Kemudian penyederhanaan jalur kompetensi profesi medis melalui pelatihan teknis singkat, serta penerapan kebijakan Pendidikan Dokter Spesialis Berbasis Rumah Sakit (RSPPU) secara unilateral, tanpa kerangka pendidikan tinggi.
Kebijakan pelaksanaan RSPPU yang cenderung sepihak dan mengabaikan ketentuan perundang-undangan menghapus peran universitas sebagai institusi akademik yang sah, melanggar prinsip otonomi ilmiah dan tridharma perguruan tinggi, serta berpotensi merusak mutu pendidikan spesialis dan sistem jaminan mutu pendidikan nasional.
"Tindakan tersebut telah mengabaikan fungsi Kementerian Pendidikan, Kebudayaan, Riset, dan Teknologi sebagai otoritas penyelenggara pendidikan tinggi," ucapnya.
"Pendidikan profesi medis bukan domain administratif kementerian teknis, melainkan bagian dari sistem akademik nasional," jelasnya.
Baca Juga: Korupsi APD Covid-19 Rugikan Negara Rp319 M, Eks Pejabat Kemenkes Dituntut 4 Tahun Penjara
Lebih lanjut Endang mengatakan, saat rumah sakit vertikal menjadi pusat pendidikan tanpa integrasi akademik, fungsi keilmuan, evaluasi akademik, dan pertanggungjawaban publik terhadap mutu lulusan menjadi lenyap.
Tata kelola rumah sakit vertikal sebagai institusi pelayanan dan pendidikan klinik berada dalam kondisi rapuh dan tidak tersentuh reformasi.
![Guru Besar FK UNPAD bacakan Maklumat Padjadjaran di Gedung Koeswadji UNPAD, Jalan Eyckman, Kota Bandung, Senin (19/5/2025). [Suara.com/Rahman]](https://media.suara.com/pictures/653x366/2025/05/19/76008-guru-besar-unpad.jpg)
Kasus-kasus pelanggaran etik dan hukum tidak ditindak sebagai masalah sistemik, tetapi dijadikan dalih untuk mendiskreditkan institusi akademik dan organisasi profesi.
"Ini adalah bentuk pemindahan tanggung jawab (displacement of accountability) yang tidak etis dan membahayakan sistem," ujarnya.
"Komunikasi publik Menteri Kesehatan tidak mencerminkan etika pejabat negara. Berbagai pernyataan spekulatif, tendensius, dan menyerang profesi secara menyeluruh memperburuk kepercayaan publik terhadap dokter dan lembaga pendidikan tinggi," tegasnya.
Endang mengatakan, dalam konteks demokrasi modern, komunikasi seorang menteri tidak sepatutnya menjadi alat framing kekuasaan, melainkan cerminan akal sehat negara.
Dalam kesempatan tersebut, Guru Besar FK UNPAD lainnya Prof. Dr. Johanes Cornelius Mose menyerukan evaluasi menyeluruh terhadap kepemimpinan di Kementerian Kesehatan Republik Indonesia.
- - -
— Ketentuan Latihan —
- 1) Jawab pertanyaan berikut berdasarkan kutipan teks.
(a) Apa kepanjangan RSPPU?
(b) Kementerian apa yang disebut sebagai otoritas penyelenggara pendidikan tinggi?
(c) Siapa Guru Besar FK UNPAD yang menyerukan evaluasi menyeluruh terhadap kepemimpinan di Kementerian Kesehatan Republik Indonesia?
- 2) Cetak ulang bagian kutipan teks dari "Endang mengatakan, dalam" sampai "Kesehatan Republik Indonesia.".

— Data Tercatat —
- - -
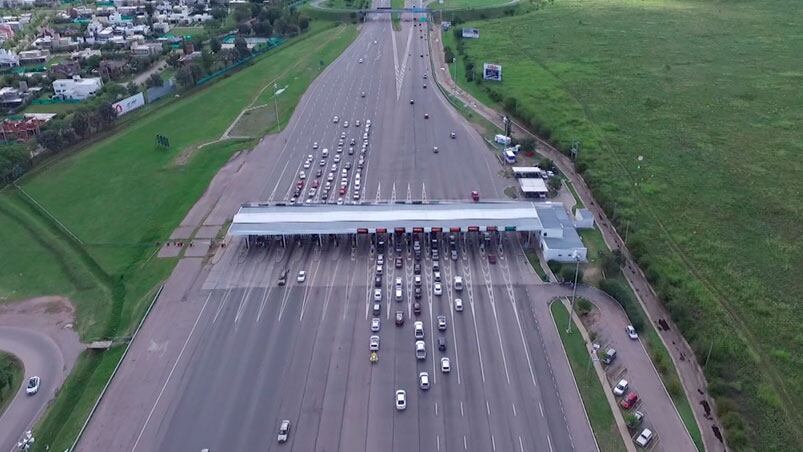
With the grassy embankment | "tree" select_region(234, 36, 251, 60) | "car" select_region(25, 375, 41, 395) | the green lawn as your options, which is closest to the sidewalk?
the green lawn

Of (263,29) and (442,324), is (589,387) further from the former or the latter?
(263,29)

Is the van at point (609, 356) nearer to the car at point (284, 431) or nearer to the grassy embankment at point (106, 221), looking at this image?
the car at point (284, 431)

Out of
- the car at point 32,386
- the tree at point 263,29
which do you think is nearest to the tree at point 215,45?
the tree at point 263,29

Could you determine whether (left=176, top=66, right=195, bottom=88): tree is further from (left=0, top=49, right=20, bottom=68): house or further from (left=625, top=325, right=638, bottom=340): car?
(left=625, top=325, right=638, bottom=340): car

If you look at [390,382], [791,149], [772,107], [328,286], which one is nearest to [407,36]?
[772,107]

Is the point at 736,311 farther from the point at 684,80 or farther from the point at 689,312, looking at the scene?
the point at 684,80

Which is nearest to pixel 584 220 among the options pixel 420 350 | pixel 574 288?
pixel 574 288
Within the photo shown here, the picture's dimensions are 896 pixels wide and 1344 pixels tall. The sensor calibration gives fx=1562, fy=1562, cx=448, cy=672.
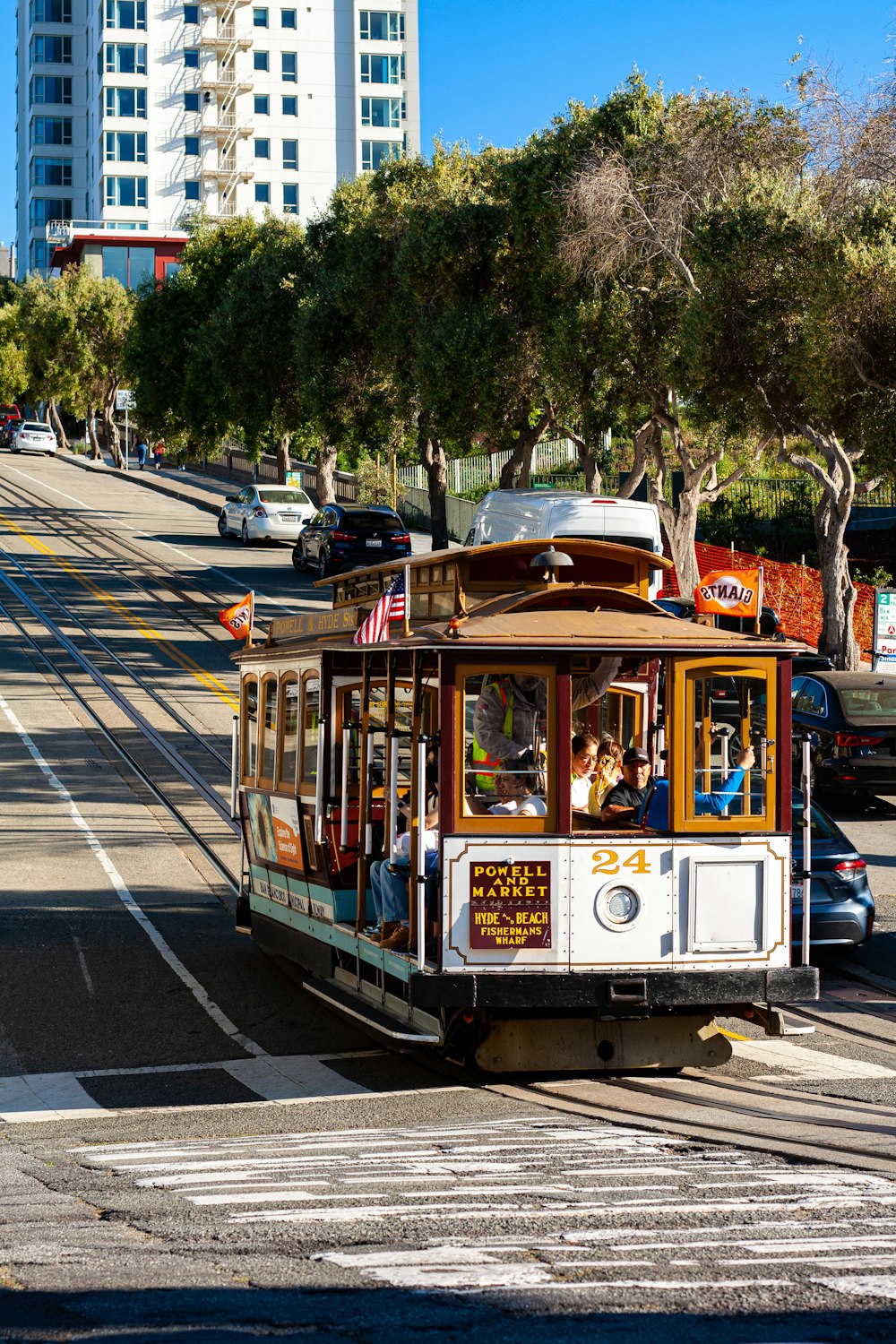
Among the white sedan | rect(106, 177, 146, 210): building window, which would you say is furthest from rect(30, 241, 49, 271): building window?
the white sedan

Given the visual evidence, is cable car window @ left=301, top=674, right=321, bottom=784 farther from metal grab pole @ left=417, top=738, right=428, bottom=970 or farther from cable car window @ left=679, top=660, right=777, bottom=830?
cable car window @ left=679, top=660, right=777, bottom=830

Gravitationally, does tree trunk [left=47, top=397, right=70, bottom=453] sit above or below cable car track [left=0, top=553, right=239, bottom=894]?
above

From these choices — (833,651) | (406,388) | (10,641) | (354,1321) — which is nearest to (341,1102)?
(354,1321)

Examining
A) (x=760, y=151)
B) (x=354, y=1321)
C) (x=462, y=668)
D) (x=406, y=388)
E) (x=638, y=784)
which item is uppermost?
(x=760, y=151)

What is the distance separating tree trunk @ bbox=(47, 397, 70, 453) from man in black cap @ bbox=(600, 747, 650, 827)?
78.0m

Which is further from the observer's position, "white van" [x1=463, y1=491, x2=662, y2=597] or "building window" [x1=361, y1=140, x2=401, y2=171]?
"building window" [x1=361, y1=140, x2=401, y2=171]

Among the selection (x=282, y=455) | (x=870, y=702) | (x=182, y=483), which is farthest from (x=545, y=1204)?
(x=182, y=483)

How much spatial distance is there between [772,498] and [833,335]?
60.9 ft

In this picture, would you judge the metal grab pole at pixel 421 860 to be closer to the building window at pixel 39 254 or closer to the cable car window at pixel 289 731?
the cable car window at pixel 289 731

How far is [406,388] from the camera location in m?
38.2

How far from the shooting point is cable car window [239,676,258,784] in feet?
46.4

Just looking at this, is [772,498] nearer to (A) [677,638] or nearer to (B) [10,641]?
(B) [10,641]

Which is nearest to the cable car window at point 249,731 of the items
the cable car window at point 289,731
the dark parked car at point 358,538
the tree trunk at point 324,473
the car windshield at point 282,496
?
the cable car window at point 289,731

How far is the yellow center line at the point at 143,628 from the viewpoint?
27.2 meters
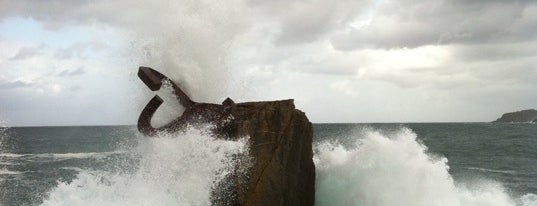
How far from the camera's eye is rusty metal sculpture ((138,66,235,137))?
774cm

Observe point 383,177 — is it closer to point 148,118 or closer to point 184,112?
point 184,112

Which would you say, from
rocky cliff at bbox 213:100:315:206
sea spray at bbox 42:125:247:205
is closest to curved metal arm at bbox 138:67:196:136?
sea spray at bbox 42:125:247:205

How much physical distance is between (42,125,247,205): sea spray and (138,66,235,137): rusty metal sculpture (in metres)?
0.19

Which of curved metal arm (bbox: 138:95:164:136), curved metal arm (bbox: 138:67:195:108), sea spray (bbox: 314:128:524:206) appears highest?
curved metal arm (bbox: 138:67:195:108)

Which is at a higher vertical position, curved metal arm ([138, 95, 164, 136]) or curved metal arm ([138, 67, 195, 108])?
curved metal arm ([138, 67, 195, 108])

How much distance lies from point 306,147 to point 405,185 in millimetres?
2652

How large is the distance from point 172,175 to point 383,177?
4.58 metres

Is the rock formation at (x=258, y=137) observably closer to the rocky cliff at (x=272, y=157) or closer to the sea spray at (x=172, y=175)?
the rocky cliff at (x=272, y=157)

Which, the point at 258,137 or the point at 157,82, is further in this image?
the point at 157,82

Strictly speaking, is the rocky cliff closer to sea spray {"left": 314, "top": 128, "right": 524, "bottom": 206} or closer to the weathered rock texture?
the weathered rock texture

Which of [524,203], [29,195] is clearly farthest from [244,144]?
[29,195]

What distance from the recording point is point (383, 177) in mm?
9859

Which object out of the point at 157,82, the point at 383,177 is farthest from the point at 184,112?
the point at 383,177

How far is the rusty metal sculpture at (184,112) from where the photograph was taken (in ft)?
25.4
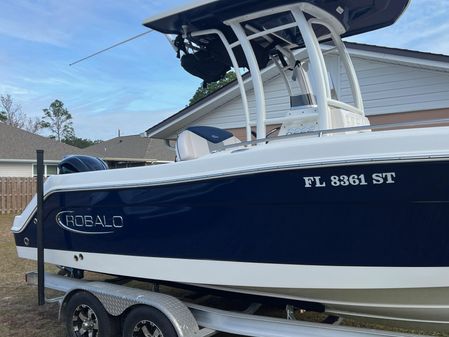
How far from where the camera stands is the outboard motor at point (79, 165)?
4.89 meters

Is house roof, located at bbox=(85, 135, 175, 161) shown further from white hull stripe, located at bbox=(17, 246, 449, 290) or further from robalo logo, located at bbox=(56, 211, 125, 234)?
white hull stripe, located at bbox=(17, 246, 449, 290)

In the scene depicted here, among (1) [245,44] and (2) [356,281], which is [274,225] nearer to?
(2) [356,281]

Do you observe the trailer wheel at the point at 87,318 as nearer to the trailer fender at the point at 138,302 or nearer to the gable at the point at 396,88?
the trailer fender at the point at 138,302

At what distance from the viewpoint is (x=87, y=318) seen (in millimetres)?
- - -
— Pembahasan Latihan —
- 1)
(a) Pendidikan Dokter Spesialis Berbasis Rumah Sakit
(b) Kementerian Pendidikan, Kebudayaan, Riset, dan Teknologi
(c) Prof. Dr. Johanes Cornelius Mose

- 2)
Endang mengatakan, dalam konteks demokrasi modern, komunikasi seorang menteri tidak sepatutnya menjadi alat framing kekuasaan, melainkan cerminan akal sehat negara.
Dalam kesempatan tersebut, Guru Besar FK UNPAD lainnya Prof. Dr. Johanes Cornelius Mose menyerukan evaluasi menyeluruh terhadap kepemimpinan di Kementerian Kesehatan Republik Indonesia.